Rescale the lines starting with the line containing "In this image, which" and going on through the end of the entries, and give only those lines. Reproduce each line in full, requests included, but multiply every coordinate in the answers by 1.2 and round to whole numbers, with halves rounded up.

Records of scene-based questions

----

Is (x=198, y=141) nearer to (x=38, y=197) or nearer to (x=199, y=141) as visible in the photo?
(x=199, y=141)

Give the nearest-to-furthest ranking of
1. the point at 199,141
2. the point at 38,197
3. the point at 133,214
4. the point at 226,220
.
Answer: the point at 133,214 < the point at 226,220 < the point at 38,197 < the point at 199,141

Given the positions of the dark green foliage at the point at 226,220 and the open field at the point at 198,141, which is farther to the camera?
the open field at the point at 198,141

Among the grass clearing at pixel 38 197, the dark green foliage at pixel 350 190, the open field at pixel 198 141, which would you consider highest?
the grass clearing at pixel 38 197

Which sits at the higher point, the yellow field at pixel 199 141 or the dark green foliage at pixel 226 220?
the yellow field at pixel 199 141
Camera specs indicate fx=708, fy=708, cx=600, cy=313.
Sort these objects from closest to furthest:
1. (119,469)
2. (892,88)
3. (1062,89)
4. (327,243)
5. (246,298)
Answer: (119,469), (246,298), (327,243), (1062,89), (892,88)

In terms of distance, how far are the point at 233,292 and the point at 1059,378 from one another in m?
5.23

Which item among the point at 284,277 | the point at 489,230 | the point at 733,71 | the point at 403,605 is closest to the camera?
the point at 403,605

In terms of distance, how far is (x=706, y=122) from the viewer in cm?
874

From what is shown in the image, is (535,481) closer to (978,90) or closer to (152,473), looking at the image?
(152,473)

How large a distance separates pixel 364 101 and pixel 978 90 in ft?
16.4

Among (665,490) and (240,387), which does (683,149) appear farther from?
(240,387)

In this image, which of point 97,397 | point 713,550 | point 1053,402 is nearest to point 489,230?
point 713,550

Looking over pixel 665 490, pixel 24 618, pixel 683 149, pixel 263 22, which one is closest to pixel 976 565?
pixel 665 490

----

**Solution to this task**
In this image, which of point 97,397 | point 713,550 | point 1053,402 is nearest to point 489,230?
point 856,660

Looking over pixel 665 490, pixel 24 618, pixel 683 149, pixel 263 22, which one is closest to pixel 976 565?
pixel 798 588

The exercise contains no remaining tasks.